**Extracted data entries**
------------------------------------------------
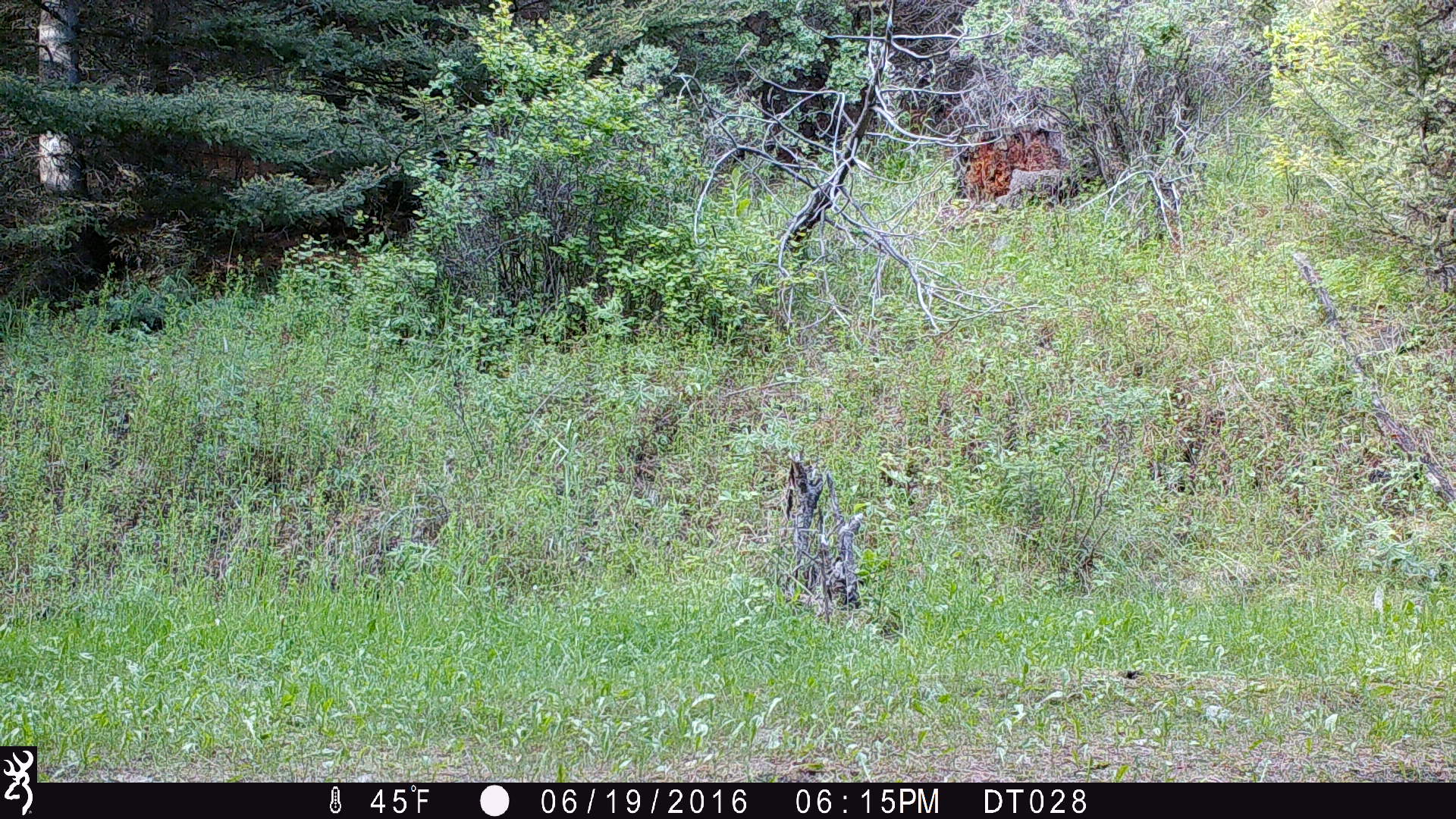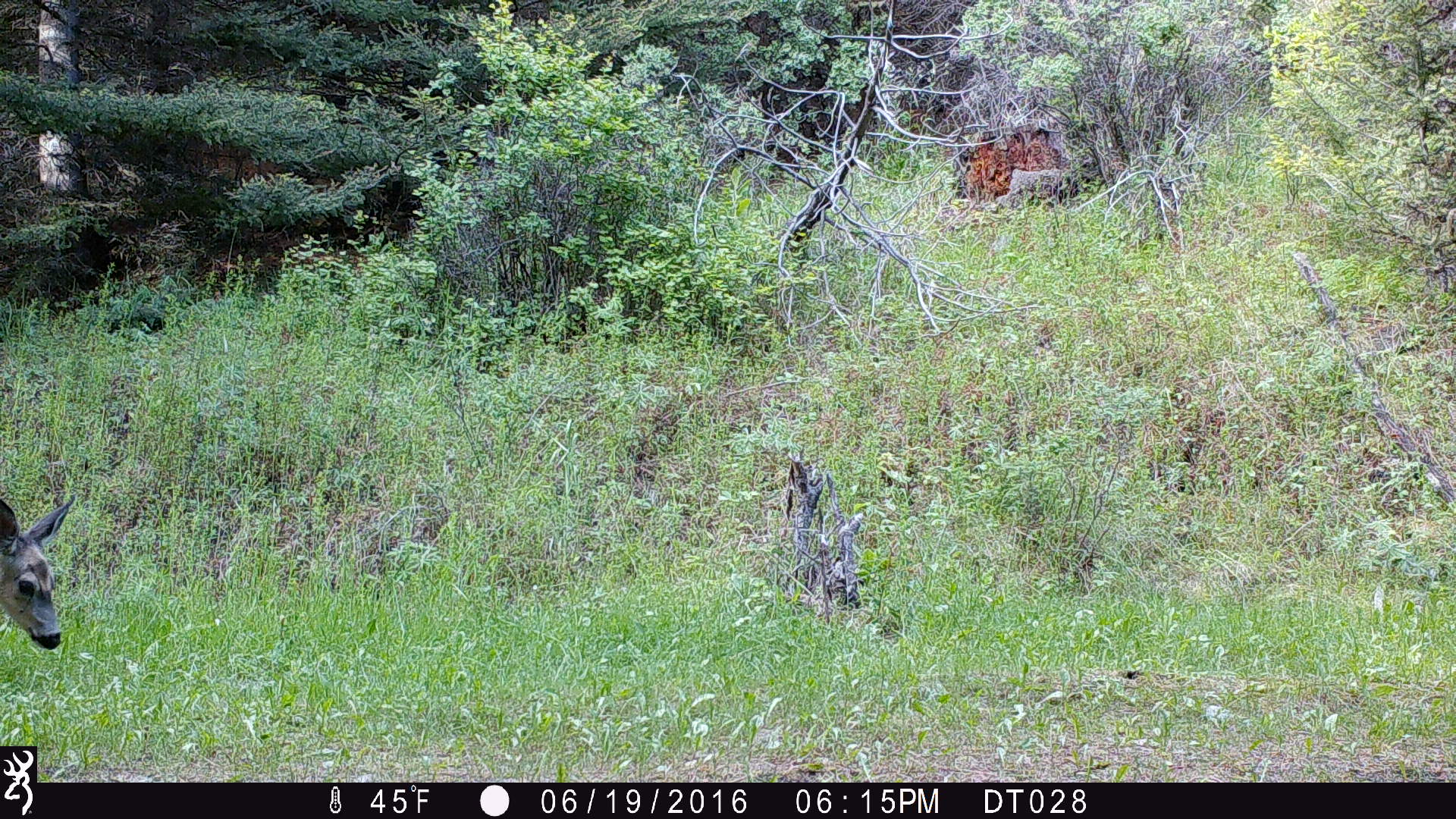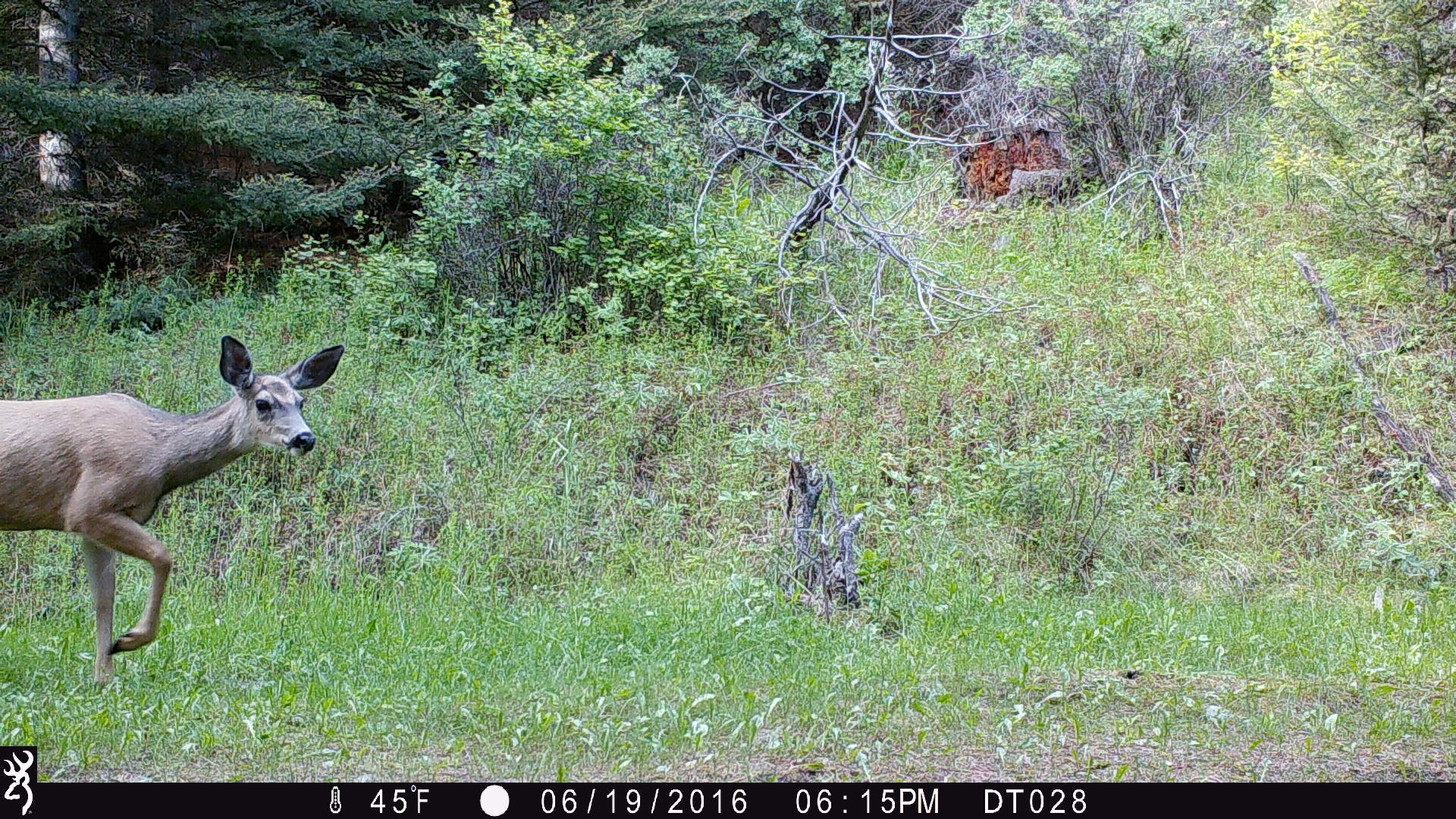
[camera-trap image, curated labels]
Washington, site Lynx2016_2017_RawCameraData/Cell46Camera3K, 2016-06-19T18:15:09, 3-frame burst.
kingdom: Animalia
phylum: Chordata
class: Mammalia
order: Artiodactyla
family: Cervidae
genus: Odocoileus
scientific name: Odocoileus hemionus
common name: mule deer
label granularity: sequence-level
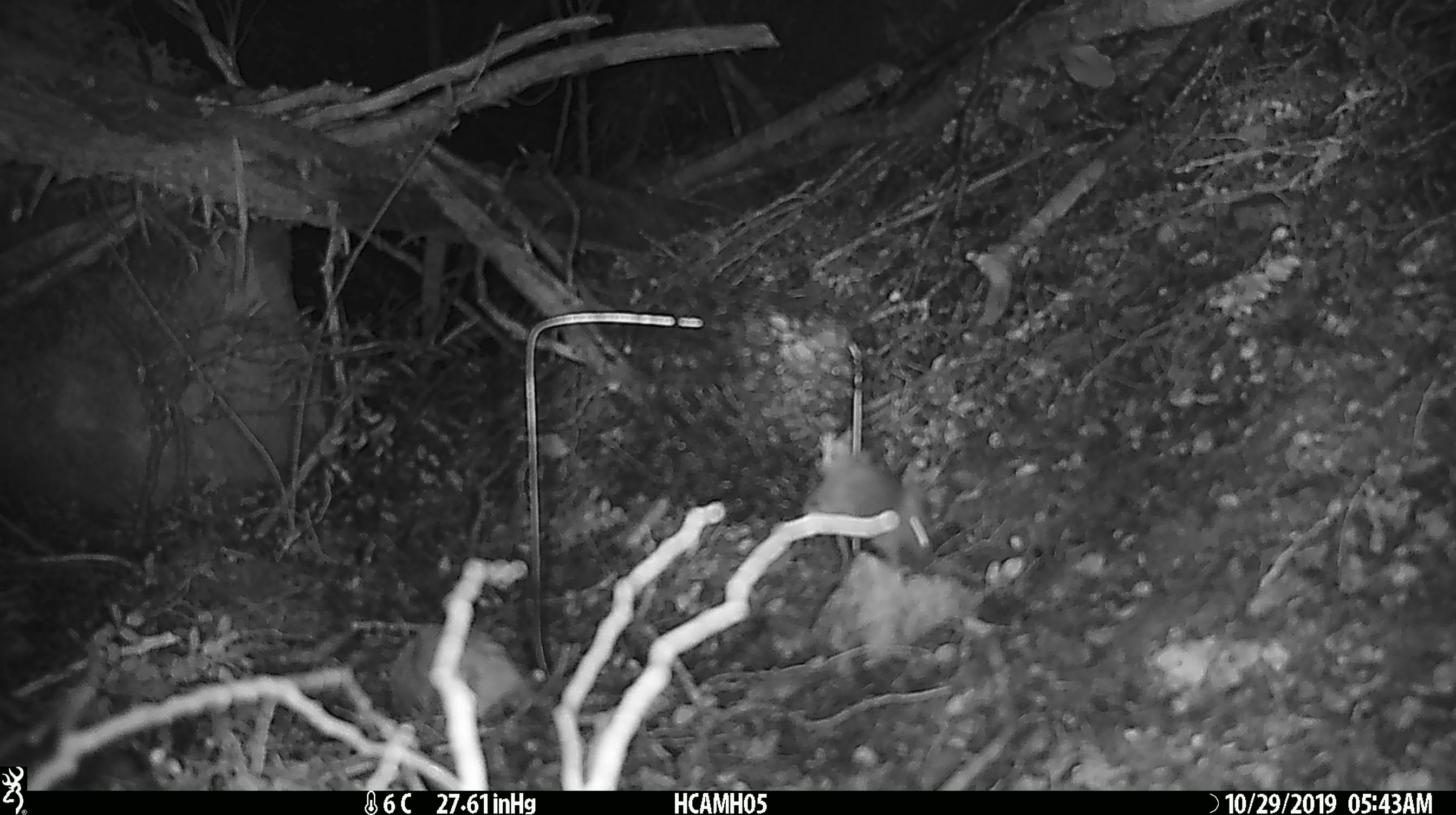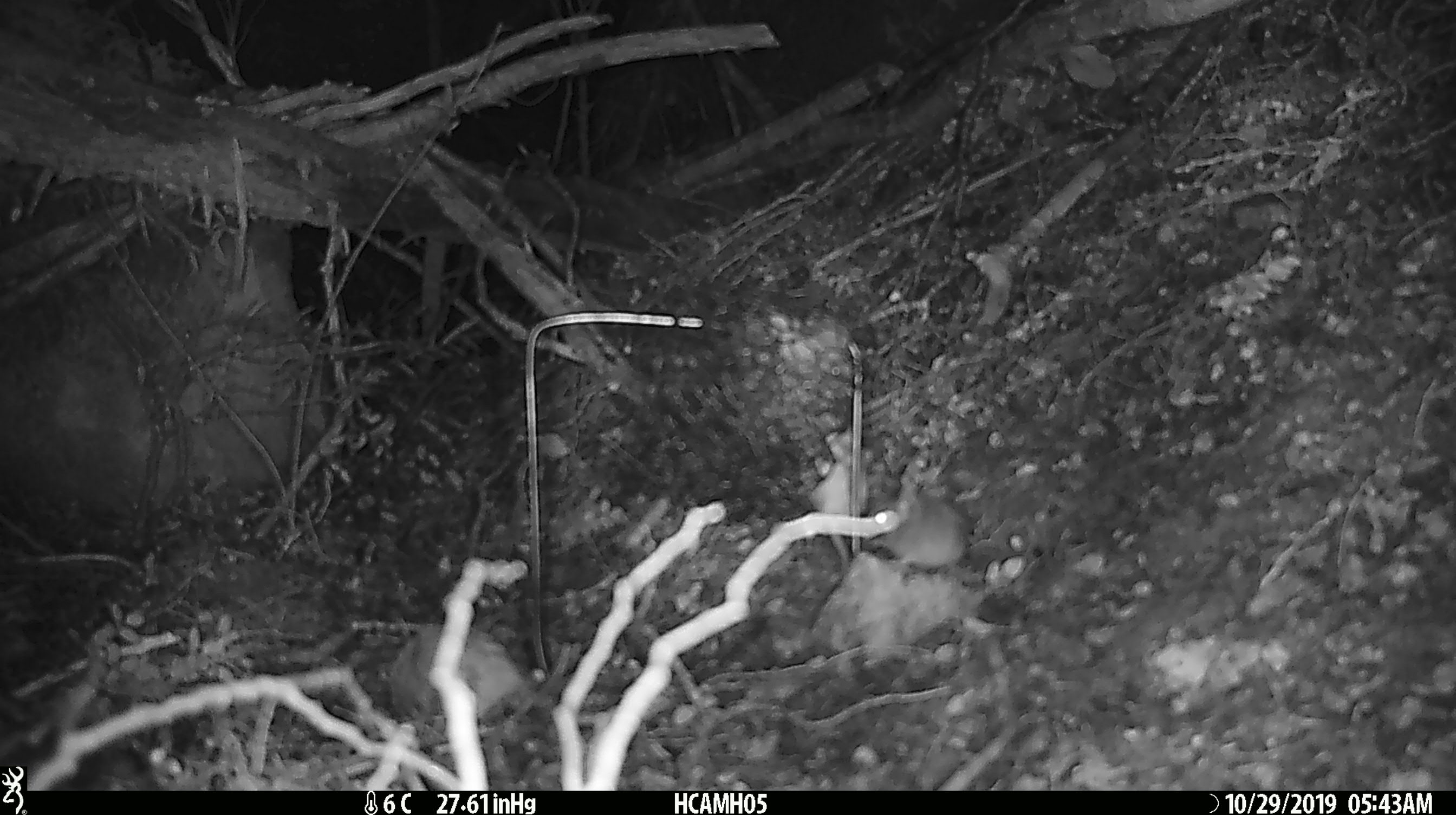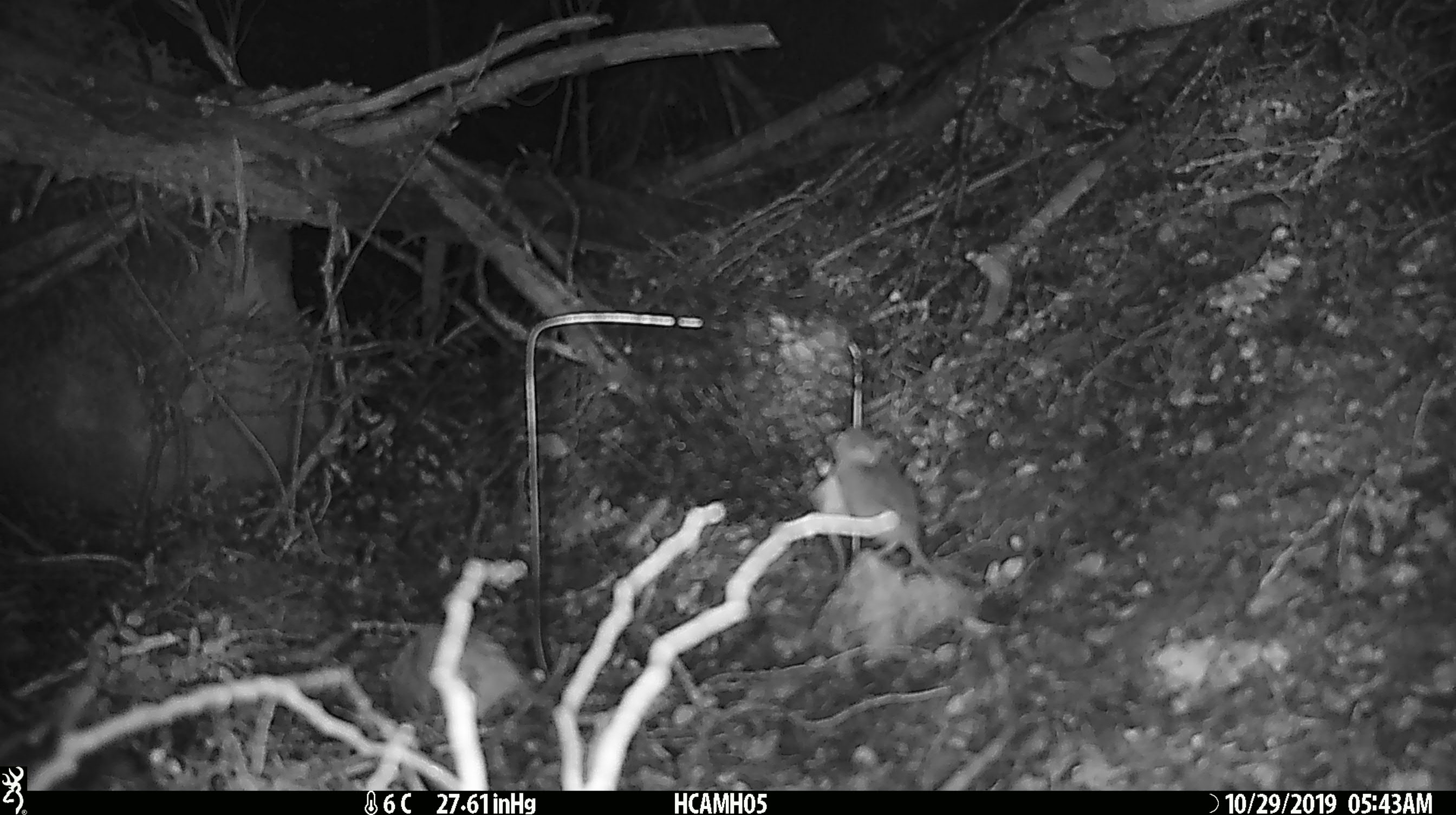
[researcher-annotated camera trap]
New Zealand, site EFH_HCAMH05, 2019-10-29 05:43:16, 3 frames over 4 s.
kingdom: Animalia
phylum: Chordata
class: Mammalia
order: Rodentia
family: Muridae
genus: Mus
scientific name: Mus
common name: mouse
------------------------------------------------
**Your instructions**
In the records above, find the line containing "genus: Odocoileus" and output every line from the first through that one, exactly, omitting pictures.

**The answer**
[camera-trap image, curated labels]
Washington, site Lynx2016_2017_RawCameraData/Cell46Camera3K, 2016-06-19T18:15:09, 3-frame burst.
kingdom: Animalia
phylum: Chordata
class: Mammalia
order: Artiodactyla
family: Cervidae
genus: Odocoileus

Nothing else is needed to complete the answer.